Thursday, December 22, 2011

The ultimate last-minute Christmas survival guide

Ultimate. A much-misused word. A word that doesn’t mean “best”, or “finest”, or “taste the difference”, or any of those other tempting phrases the supermarkets use to package fancy-looking ham or overpriced chicken gizzards.

No, “ultimate” means “last”. It means “final”. It means “done”. And it means “dusted”.

So, if you’re one of those people who idly leafed through the so-called Last-Minute Gift Guides that fell out of the posher daily papers a couple of weeks ago...

And if you’re one of those people who laughed slyly, used the supplement to line the hamster cage and said to yourself “Ha! There’s tons of time left till Christmas...”

And if you’re one of those people who really does wake up on Christmas Eve and realise you haven’t bought a turkey – then this one’s for you: the Ultimate, Final, Left-It-Too-Late Guide To Those Last-Minute Christmas Conundrums.

Q: When I look in the window of a jewellers’ shop, why are all the price tags always face-down so I can’t read them?

A: Because if you have to ask, you can’t afford it. There are, even here in Bath, some lesser jewellers who do show the prices of the trinkets in their displays. But you probably can’t afford them either.

Q: What is the point of Brussels sprouts? Be honest, I can take it.

A: The Brussels sprout is a symbol of seasonal regeneration, a green shoot amid the murk and mire of darkest December, a token of Dame Nature’s infinite bounty...

Q: You’re making this up as you go along, aren’t you?

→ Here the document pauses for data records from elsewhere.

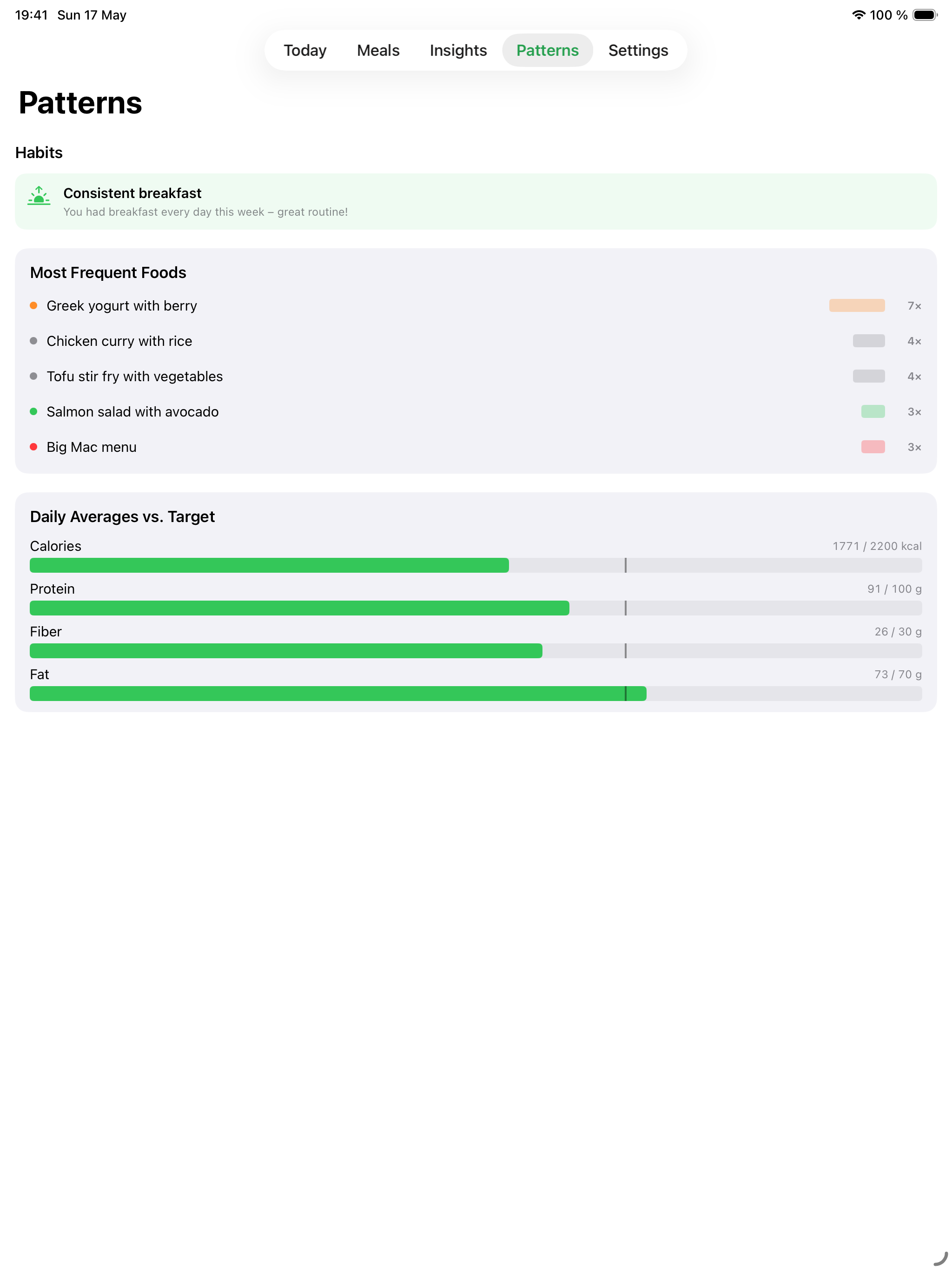 19:41 Sun 17 May

100 %

Today Meals Insights Patterns Settings

Patterns

Habits

Consistent breakfast
You had breakfast every day this week – great routine!

Most Frequent Foods

Greek yogurt with berry 7×

Chicken curry with rice 4×

Tofu stir fry with vegetables 4×

Salmon salad with avocado 3×

Big Mac menu 3×

Daily Averages vs. Target

Calories 1771 / 2200 kcal

Protein 91 / 100 g

Fiber 26 / 30 g

Fat 73 / 70 g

A: No. Oh all right, yes. Ask me an easier one.

Q: Why do they make blue Quality Streets when no one eats them?

A: To fill in the spaces between the purple ones.

Q: All, right, I’ll come clean. It’s Christmas Eve, I haven’t bought a turkey, and the whole family, including rich Auntie Agnes, is descending en masse for lunch tomorrow. What’s my next move?

A: Run for your life. Alternatively, invest in one of those four-bird roast things that are all the rage this year. As an added bonus, you’ll have enough unidentified avian leftovers for at least three weeks’ worth of sandwiches.

Q: Right, I need to get back to the shops. Most of them have double doors, don’t they? So why do the people who are trying to get in always use the same door as the people going out?

A: What’s that got to do with Christmas?

Q: Not a lot really, just idle curiosity. And how come you’ve started asking the questions and I’ve started answering them?

A: Good point. Ask me another one before anybody notices.

Q: What should I buy for the man who has everything?

A: Nothing. But he won’t thank you for it.

So there you are. The gold mines may be empty, the frankincense trees may be wilting and the myrrh bushes may be down with the blight, but for you, Christmas is ultimately sorted. Have a good one!